YOUR GOAL :: Below are some entries. Repeat exactly the lines from the one with "Usado Porsche Boxster" through the one with "Coldwater Creek Black and Red Women's Blazer", and only those.

EXCERPTED RECORDS ::
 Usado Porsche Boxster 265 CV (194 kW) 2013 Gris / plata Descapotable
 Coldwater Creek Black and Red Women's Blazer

---

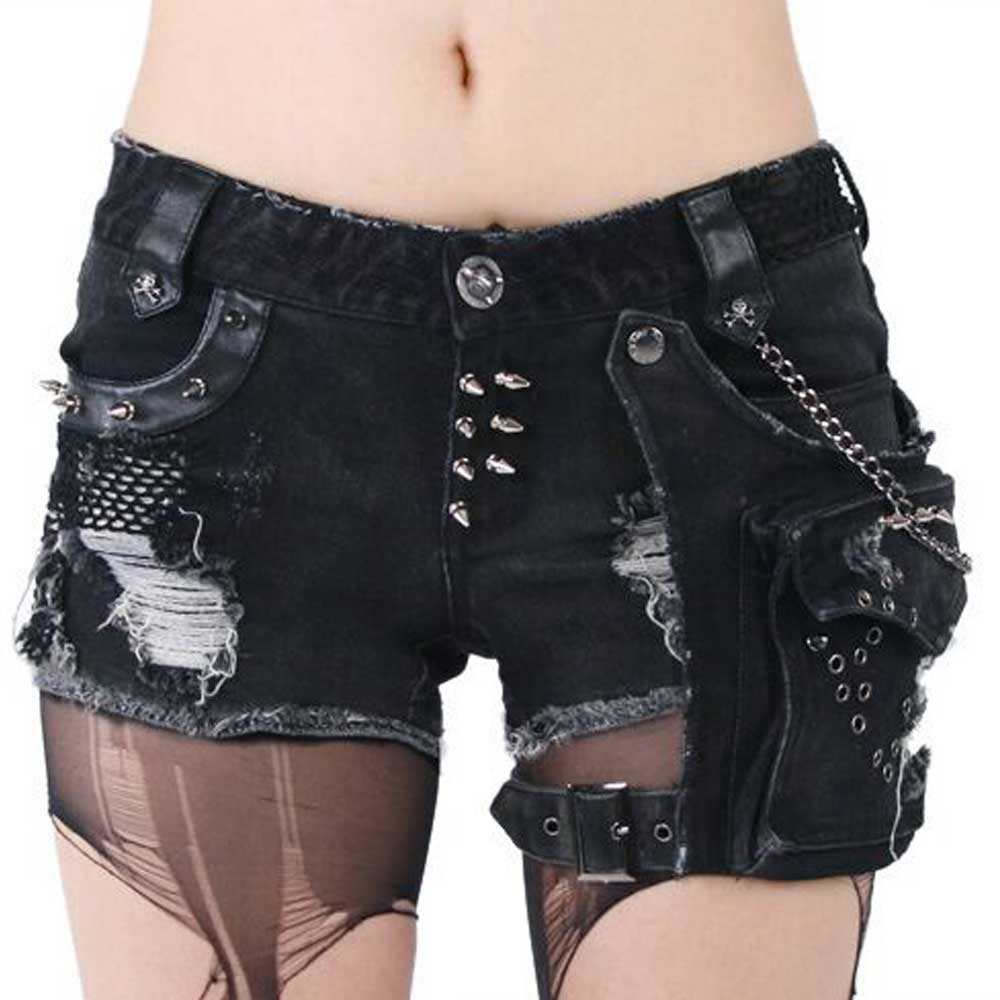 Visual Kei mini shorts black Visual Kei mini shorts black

WRITTEN SOLUTION ::
 Usado Porsche Boxster 265 CV (194 kW) 2013 Gris / plata Descapotable
 Coldwater Creek Black and Red Women's Blazer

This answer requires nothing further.